• _Exercise_:
Reproduce word for word the stretch of the material from the line containing "Is the point" through the end of the material.

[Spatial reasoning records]

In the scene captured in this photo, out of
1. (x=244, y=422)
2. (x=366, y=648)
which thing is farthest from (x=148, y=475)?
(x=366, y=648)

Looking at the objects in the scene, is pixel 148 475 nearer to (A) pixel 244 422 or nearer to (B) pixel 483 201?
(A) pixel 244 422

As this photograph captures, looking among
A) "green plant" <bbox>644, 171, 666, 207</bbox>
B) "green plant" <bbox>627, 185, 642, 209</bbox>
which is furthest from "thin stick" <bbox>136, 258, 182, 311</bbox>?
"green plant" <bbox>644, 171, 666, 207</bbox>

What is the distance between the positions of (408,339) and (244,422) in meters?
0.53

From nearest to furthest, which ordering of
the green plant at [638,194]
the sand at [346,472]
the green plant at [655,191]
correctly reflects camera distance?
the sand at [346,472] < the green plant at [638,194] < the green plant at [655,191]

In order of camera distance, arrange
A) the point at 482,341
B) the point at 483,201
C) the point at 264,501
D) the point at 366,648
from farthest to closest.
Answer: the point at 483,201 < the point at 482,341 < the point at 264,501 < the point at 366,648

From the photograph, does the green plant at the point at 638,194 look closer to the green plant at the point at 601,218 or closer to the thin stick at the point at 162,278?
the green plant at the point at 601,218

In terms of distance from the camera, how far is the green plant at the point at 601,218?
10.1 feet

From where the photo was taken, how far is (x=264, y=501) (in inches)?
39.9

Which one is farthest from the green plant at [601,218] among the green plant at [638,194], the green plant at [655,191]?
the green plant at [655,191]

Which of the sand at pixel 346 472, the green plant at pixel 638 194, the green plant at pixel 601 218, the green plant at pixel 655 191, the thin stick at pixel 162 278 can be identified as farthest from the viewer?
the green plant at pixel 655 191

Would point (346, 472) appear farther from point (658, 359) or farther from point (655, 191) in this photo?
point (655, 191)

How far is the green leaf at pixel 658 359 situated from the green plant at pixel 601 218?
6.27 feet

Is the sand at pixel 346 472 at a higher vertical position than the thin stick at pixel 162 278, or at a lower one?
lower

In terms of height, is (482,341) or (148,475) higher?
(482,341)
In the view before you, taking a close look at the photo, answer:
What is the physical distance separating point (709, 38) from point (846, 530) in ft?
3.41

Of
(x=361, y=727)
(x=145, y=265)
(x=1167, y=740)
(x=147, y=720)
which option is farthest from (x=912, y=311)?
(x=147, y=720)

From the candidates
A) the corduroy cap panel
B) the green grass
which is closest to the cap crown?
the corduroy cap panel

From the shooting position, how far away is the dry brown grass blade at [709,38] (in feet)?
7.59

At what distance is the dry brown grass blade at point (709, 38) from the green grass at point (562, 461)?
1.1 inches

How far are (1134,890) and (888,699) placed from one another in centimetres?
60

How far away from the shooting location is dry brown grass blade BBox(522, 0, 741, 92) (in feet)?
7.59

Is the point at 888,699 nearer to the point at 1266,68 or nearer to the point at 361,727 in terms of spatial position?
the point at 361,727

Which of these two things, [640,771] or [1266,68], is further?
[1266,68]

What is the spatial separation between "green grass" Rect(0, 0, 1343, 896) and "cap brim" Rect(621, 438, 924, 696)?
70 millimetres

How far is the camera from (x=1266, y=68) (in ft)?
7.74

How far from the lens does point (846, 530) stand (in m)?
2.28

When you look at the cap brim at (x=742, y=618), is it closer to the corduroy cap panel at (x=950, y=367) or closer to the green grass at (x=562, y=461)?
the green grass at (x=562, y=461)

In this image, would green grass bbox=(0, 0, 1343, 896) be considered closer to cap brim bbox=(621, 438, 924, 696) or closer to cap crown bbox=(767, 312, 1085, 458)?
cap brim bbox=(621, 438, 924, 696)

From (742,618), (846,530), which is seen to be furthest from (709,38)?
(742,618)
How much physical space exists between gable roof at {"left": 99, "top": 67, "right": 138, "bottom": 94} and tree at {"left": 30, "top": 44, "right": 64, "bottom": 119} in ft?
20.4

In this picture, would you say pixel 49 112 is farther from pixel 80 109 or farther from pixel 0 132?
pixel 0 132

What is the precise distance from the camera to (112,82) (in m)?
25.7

• _The reply_:
Is the point at 888,699 nearer to the point at 1266,68 or nearer to the point at 361,727 in terms of spatial position?
the point at 361,727

Which of these two things, [640,771] or [1266,68], is further?
[1266,68]

What is the spatial separation between "green grass" Rect(0, 0, 1343, 896) and "cap brim" Rect(621, 438, 924, 696)?
70 millimetres

How far is the camera from (x=1266, y=68) (in ft)?
7.74

How far from the lens does point (846, 530) stand (in m)?
2.28

When you look at the cap brim at (x=742, y=618), is it closer to the corduroy cap panel at (x=950, y=367) or closer to the green grass at (x=562, y=461)?
the green grass at (x=562, y=461)

In this image, would green grass bbox=(0, 0, 1343, 896) be considered closer to cap brim bbox=(621, 438, 924, 696) or closer to cap crown bbox=(767, 312, 1085, 458)?
cap brim bbox=(621, 438, 924, 696)

From (742,618), (846,530), which is seen to be furthest from (709,38)?
(742,618)
How much physical space exists between gable roof at {"left": 99, "top": 67, "right": 138, "bottom": 94} and tree at {"left": 30, "top": 44, "right": 64, "bottom": 119} in ft?
20.4

In this picture, would you say pixel 49 112 is farther from pixel 80 109 or farther from pixel 0 132?
pixel 0 132

What is the precise distance from the camera to (112,82) (in m)?
25.7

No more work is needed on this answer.